# easy home made bread !



## pdx210 (Jan 8, 2010)

I've made this bread many times it works great and you can do it in a dutch oven !


----------



## *Andi (Nov 8, 2009)

I'm Lost ...

Did the link not show or was it my dial up with all the snow???


----------



## UncleJoe (Jan 11, 2009)

Nope.
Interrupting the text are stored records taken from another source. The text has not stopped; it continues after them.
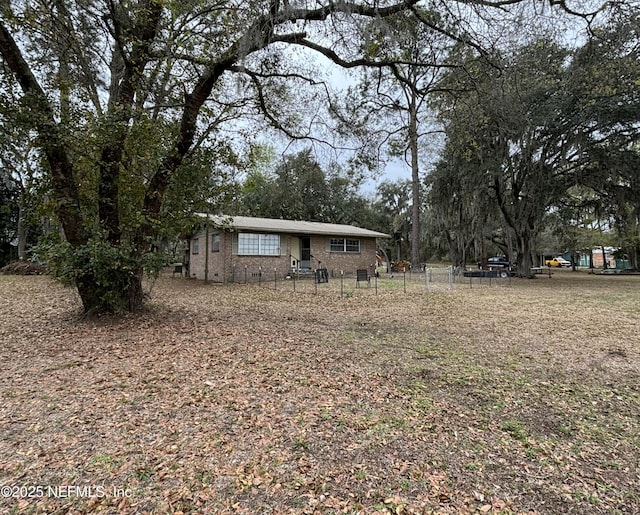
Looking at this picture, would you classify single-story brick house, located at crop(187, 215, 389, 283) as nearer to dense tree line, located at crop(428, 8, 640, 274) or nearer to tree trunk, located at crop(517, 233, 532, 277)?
dense tree line, located at crop(428, 8, 640, 274)

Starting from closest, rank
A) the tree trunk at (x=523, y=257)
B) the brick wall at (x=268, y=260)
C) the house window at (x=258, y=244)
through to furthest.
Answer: the brick wall at (x=268, y=260), the house window at (x=258, y=244), the tree trunk at (x=523, y=257)

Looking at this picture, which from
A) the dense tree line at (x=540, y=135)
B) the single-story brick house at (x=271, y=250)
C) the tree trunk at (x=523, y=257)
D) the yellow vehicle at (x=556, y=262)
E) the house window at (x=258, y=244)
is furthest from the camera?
the yellow vehicle at (x=556, y=262)

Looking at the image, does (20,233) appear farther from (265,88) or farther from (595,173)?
(595,173)

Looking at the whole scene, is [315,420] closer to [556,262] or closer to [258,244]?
[258,244]

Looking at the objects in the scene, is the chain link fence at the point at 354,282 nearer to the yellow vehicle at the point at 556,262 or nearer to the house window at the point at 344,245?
the house window at the point at 344,245

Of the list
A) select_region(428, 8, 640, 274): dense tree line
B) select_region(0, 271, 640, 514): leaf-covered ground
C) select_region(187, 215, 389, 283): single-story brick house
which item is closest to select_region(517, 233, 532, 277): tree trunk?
select_region(428, 8, 640, 274): dense tree line

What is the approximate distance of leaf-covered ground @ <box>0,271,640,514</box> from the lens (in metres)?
2.04

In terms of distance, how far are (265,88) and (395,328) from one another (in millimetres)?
5779

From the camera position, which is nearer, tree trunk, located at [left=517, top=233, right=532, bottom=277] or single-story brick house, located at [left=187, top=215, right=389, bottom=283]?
single-story brick house, located at [left=187, top=215, right=389, bottom=283]

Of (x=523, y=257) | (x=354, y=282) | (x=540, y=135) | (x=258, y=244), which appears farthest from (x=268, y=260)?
(x=523, y=257)

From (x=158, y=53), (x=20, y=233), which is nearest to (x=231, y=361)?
(x=158, y=53)

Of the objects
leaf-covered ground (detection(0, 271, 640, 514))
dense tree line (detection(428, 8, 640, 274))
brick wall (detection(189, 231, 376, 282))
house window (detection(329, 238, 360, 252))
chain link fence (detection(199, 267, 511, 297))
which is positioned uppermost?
dense tree line (detection(428, 8, 640, 274))

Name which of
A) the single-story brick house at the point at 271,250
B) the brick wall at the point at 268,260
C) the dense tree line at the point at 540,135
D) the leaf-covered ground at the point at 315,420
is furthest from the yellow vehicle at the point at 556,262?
the leaf-covered ground at the point at 315,420

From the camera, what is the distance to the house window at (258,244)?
1554 centimetres
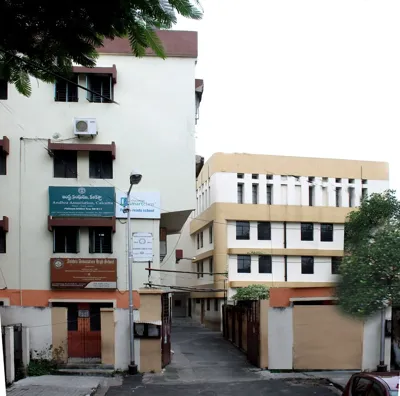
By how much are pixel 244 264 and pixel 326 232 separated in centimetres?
52

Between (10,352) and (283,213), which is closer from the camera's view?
(283,213)

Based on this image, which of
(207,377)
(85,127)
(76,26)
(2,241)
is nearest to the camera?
(76,26)

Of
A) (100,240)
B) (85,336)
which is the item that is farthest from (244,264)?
(85,336)

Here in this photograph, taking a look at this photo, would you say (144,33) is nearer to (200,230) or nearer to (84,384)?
(200,230)

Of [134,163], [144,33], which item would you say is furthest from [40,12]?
[134,163]

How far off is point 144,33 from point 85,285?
2.43m

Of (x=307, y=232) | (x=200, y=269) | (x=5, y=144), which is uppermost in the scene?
(x=5, y=144)

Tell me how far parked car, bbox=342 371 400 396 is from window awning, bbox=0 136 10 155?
2.30 meters

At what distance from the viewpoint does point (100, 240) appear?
11.4 feet

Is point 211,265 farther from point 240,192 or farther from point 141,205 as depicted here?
point 141,205

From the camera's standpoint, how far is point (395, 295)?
1.83 metres

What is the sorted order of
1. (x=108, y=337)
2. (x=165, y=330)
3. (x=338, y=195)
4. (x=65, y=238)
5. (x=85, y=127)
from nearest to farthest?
(x=338, y=195) < (x=65, y=238) < (x=85, y=127) < (x=108, y=337) < (x=165, y=330)

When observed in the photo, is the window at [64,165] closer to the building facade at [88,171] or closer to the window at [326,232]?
the building facade at [88,171]

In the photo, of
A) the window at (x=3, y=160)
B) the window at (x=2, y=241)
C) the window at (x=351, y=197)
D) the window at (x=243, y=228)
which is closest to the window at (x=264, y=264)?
the window at (x=243, y=228)
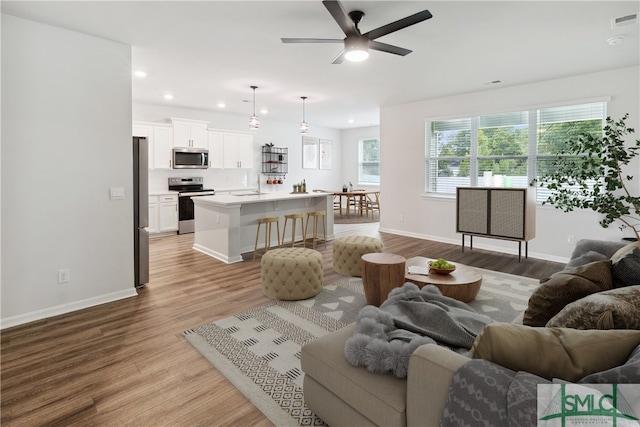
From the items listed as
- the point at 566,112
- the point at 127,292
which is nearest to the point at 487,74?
the point at 566,112

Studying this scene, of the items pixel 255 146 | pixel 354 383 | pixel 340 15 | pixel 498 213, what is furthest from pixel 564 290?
pixel 255 146

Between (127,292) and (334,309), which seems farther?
(127,292)

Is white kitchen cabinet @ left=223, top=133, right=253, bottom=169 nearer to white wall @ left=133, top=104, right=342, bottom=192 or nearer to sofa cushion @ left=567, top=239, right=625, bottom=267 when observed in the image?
white wall @ left=133, top=104, right=342, bottom=192

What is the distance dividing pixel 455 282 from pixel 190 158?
6.11 m

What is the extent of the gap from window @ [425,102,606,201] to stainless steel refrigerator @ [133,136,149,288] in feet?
16.2

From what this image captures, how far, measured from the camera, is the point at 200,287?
12.8 feet

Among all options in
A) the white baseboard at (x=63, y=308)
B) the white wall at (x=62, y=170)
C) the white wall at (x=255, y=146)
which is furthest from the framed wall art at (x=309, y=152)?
the white baseboard at (x=63, y=308)

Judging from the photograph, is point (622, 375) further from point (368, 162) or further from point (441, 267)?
point (368, 162)

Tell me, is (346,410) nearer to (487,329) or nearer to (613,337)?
(487,329)

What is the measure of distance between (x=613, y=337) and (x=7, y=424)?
109 inches

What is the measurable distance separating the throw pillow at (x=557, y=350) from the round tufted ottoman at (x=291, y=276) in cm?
240

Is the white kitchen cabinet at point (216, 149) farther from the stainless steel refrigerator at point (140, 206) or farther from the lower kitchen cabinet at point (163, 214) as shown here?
the stainless steel refrigerator at point (140, 206)

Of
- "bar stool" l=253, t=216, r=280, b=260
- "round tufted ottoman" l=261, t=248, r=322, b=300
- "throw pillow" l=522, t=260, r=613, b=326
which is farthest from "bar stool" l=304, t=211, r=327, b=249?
"throw pillow" l=522, t=260, r=613, b=326

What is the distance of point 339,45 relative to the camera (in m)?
3.75
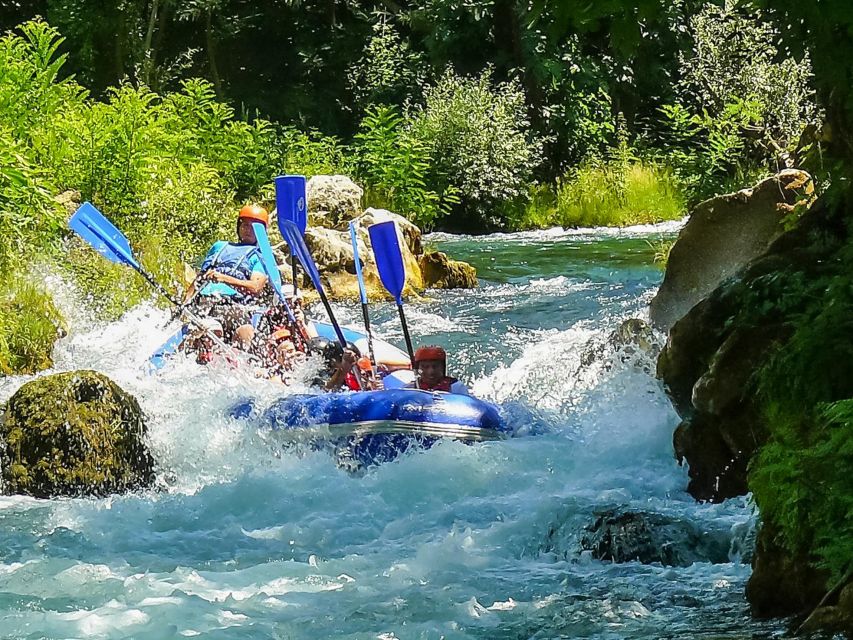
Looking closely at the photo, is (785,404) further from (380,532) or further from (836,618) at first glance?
(380,532)

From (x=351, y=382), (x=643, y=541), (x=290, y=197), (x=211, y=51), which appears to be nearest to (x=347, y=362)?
(x=351, y=382)

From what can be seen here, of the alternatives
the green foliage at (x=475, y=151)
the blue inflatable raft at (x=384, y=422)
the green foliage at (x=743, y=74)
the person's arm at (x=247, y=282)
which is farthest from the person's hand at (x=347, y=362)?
the green foliage at (x=475, y=151)

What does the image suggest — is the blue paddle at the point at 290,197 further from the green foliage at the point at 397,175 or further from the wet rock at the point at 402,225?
the green foliage at the point at 397,175

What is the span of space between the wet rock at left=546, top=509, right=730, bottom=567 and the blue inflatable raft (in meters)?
1.43

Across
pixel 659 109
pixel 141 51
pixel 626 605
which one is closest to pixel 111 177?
pixel 626 605

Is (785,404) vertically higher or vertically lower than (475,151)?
lower

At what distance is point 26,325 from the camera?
773 centimetres

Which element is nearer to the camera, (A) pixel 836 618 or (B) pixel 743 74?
(A) pixel 836 618

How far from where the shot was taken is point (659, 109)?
1897 centimetres

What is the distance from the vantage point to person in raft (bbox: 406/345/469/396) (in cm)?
657

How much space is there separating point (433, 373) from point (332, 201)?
6.82 meters

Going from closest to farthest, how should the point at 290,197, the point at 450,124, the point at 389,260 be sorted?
the point at 389,260 → the point at 290,197 → the point at 450,124

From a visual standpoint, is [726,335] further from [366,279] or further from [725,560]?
[366,279]

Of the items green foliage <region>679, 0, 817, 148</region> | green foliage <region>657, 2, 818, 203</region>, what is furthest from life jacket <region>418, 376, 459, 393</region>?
green foliage <region>679, 0, 817, 148</region>
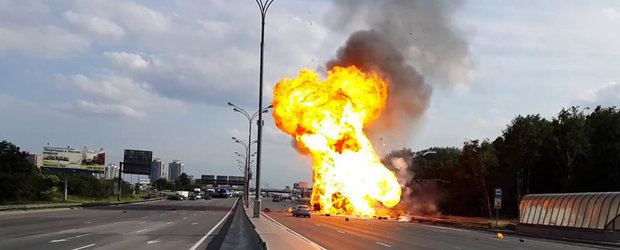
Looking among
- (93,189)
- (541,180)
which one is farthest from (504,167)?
(93,189)

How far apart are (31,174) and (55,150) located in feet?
41.1

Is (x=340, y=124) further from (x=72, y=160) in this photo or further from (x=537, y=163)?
(x=72, y=160)

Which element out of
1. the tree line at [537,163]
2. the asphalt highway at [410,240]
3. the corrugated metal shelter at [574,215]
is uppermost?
the tree line at [537,163]

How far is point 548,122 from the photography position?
76.2 m

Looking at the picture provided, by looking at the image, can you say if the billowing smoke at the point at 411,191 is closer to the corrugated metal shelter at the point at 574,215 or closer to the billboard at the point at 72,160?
the corrugated metal shelter at the point at 574,215

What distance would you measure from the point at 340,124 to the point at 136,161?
76001mm

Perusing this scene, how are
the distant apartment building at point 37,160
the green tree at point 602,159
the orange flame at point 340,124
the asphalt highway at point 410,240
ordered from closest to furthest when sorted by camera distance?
the asphalt highway at point 410,240 < the orange flame at point 340,124 < the green tree at point 602,159 < the distant apartment building at point 37,160

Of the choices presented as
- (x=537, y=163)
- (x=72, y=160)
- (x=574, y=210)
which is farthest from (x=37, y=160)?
(x=574, y=210)

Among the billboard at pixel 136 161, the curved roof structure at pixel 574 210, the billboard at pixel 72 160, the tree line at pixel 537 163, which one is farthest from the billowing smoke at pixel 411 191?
the billboard at pixel 136 161

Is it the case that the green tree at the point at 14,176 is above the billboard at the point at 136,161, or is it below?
below

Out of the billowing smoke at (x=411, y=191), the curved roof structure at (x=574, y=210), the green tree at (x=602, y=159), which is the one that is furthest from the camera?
the billowing smoke at (x=411, y=191)

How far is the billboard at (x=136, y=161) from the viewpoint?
405ft

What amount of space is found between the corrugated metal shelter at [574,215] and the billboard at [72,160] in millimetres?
72785

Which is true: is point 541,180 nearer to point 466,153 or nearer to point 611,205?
point 466,153
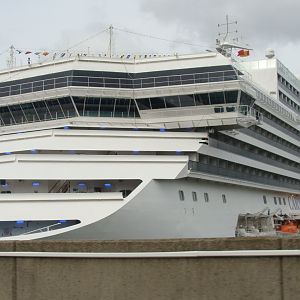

I don't see a link either.


----------



## pdx210 (Jan 8, 2010)

Hum, ..you might need to update your flash player?

cut and paste "no kneed bread"

and go to

YouTube - Broadcast Yourself.


----------



## Tribal Warlord Thug (Jan 27, 2009)

no problem here.....see it fine. guess thats the price you pay for high-speed internet.....lol
going to give the recipe a try....see how it turns out..


----------



## mdprepper (Jan 22, 2010)

My Dad gave me this recipe about a year ago. It is really a great EASY recipe. I love adding herbs to the dough for something different. I have also added seeds (poppy, sesame, etc) to it.


----------



## pdx210 (Jan 8, 2010)

i cut in a tablespoon sourdough starter, table spoon whole wheat,& tablespoon rye flour it makes a real fine & easy sough dough bread


----------